Undocumented youth, who decide to pursue higher education for a higher-paying career, tend to hide their status from their school friends and advisors. “Some of them are hiding their status because they are also trying to protect their whole family,” Thanu says. They constantly worry about being able to afford college for all four years, in secret. Their college experience consists of balancing full-time jobs and their heavy school load.

“Undocumented students are often put in the position to work multiple jobs to put themselves through school,” Thanu continues. “I know one person who worked at a bodega all night in order to pay tuition to go through Hunter College. Also, you are creating a whole community of people who are extremely tired because they are working to try and provide and be on top of their school work.”

These students are not only exhausted, physically and mentally, but their anxiety level is significantly higher than the norm population. According to the recent UCLA study, their anxiety scores were above the clinical cut off level: “Undocumented undergraduates reported significantly elevated levels of anxiety. 28.5% of male and 36.7% of female participants’ anxiety scores were above a clinical cut off level (in contrast to 4% and 9% of a norm population).”

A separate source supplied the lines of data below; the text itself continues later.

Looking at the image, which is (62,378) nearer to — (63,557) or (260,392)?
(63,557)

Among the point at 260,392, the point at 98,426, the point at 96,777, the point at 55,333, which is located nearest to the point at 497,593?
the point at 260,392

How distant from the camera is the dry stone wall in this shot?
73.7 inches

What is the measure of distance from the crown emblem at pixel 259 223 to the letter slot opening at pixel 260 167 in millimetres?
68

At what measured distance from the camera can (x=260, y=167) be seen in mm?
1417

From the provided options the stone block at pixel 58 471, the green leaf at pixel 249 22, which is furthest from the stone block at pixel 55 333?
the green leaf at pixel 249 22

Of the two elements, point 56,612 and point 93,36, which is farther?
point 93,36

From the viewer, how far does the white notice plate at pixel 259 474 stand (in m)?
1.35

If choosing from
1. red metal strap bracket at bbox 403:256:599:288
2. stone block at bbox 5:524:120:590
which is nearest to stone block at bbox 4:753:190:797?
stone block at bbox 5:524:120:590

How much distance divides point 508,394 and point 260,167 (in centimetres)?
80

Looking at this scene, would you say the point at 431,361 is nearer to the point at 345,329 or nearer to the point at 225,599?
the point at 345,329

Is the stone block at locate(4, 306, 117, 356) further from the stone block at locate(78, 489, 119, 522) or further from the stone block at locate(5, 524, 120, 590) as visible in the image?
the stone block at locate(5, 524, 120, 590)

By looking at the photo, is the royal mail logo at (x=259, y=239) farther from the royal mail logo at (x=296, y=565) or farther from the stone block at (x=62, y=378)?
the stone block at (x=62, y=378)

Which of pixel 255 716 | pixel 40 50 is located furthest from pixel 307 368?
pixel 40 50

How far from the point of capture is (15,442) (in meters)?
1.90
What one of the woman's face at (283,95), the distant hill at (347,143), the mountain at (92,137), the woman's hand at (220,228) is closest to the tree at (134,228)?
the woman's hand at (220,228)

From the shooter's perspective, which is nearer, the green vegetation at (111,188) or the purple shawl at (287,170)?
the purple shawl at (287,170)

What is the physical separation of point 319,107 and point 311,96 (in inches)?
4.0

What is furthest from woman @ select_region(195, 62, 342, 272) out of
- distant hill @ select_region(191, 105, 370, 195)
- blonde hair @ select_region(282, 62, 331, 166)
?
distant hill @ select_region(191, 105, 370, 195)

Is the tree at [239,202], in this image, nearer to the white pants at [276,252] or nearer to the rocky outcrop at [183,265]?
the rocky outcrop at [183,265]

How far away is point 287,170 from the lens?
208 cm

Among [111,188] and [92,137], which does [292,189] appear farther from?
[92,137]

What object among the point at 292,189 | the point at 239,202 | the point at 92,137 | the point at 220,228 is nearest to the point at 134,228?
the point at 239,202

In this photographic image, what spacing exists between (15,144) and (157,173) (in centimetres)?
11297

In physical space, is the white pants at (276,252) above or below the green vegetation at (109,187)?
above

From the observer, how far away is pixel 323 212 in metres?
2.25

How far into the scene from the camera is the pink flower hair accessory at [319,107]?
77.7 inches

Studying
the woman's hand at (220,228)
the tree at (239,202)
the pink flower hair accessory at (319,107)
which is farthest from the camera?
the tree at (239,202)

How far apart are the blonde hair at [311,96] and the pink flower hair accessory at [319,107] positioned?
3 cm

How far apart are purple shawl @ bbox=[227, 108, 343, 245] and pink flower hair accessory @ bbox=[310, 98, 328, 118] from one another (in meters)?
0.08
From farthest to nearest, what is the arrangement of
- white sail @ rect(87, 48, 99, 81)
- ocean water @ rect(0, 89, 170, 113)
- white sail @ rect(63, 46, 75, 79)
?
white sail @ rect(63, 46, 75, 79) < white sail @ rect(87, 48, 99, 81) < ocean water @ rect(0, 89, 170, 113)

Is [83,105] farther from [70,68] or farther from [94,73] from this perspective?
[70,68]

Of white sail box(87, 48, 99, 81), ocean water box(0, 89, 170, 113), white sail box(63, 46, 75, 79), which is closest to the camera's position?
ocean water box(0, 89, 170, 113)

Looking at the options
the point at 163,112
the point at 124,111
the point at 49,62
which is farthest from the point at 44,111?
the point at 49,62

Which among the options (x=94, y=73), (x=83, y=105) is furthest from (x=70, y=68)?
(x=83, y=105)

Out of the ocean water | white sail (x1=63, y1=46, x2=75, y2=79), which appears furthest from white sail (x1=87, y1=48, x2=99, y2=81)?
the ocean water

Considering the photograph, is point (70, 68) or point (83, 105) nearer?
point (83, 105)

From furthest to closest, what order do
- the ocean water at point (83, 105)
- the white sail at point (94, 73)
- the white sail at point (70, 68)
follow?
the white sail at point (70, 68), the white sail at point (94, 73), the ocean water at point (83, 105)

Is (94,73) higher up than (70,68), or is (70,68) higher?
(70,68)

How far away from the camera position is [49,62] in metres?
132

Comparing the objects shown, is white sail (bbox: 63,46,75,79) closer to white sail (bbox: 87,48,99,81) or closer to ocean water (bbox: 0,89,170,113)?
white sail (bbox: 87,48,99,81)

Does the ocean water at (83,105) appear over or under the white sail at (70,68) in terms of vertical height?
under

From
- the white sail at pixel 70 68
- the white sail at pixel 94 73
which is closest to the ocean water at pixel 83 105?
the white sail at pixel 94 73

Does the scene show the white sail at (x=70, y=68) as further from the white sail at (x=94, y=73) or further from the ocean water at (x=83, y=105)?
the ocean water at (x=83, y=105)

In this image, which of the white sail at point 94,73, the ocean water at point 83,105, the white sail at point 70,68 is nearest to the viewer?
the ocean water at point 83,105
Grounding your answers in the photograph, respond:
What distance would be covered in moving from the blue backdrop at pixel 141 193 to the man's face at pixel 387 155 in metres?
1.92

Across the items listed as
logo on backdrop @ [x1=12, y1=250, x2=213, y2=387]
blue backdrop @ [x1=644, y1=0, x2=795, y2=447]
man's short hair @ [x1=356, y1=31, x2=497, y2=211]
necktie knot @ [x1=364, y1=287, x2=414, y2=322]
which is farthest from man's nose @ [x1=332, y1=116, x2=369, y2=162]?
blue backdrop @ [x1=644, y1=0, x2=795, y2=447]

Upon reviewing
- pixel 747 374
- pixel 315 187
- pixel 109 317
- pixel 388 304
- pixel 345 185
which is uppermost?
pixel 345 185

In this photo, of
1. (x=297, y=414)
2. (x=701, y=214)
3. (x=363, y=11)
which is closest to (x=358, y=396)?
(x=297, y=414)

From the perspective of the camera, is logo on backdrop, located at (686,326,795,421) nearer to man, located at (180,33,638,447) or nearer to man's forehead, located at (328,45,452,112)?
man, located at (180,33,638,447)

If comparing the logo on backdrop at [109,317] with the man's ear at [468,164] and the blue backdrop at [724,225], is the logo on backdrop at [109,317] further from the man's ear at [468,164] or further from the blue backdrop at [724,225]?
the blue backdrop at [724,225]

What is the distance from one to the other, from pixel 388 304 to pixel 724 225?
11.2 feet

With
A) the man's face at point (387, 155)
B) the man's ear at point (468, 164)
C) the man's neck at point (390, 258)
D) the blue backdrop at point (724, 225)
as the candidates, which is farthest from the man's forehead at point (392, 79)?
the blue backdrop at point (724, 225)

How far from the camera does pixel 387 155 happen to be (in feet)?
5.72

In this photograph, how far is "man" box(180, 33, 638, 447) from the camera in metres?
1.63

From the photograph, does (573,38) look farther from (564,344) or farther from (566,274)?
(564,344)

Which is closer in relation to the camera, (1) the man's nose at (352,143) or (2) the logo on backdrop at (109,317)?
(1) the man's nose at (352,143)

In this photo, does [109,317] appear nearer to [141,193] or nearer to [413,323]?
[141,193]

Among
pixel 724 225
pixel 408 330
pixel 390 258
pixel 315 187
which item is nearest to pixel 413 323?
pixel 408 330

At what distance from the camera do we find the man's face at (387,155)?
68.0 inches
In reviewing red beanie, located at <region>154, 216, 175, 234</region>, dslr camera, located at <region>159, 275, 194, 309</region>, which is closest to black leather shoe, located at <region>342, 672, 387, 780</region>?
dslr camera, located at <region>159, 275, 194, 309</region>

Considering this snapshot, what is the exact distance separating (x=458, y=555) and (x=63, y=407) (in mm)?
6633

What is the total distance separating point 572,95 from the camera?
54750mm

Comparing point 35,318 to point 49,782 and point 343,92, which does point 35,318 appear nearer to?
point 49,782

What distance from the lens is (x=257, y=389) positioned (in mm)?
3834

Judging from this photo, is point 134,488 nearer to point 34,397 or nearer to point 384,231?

Affordable Education: A Given Right?

Maybe there are some fortunate ones, who receive full or enough aid through private scholarships. But for most students, they have to either work full-time and give up other aspects of what college has to offer or they have to give up college to support their family.

“It is also a human right to get education,” Thanu said. “All of the young people who want to get education should be able to.”

Because of their other worries like the possibility of getting deported, their parents being torn away, and other financial problems, affordable education becomes a necessary and demanded right. Overall, “there is a need within the higher education community for an on-going dialogue to inform admissions and outreach, financial aid, transition programs, student support services, retention programs, and efforts to assist students with pursuing graduate school or careers. It is a crucial step, not only to ensure the students a future and a certain level of dignity, but also to minimize the black economy and allow second-generation immigrations to participate in the white-collar part of the economy.

References

Teranishi, R., Suárez-Orozco, C., & Suárez-Orozco, M. (2015). In the Shadows of the Ivory Tower: Undocumented Undergraduates and the Liminal State of Immigration Reform. Retrieved 2015.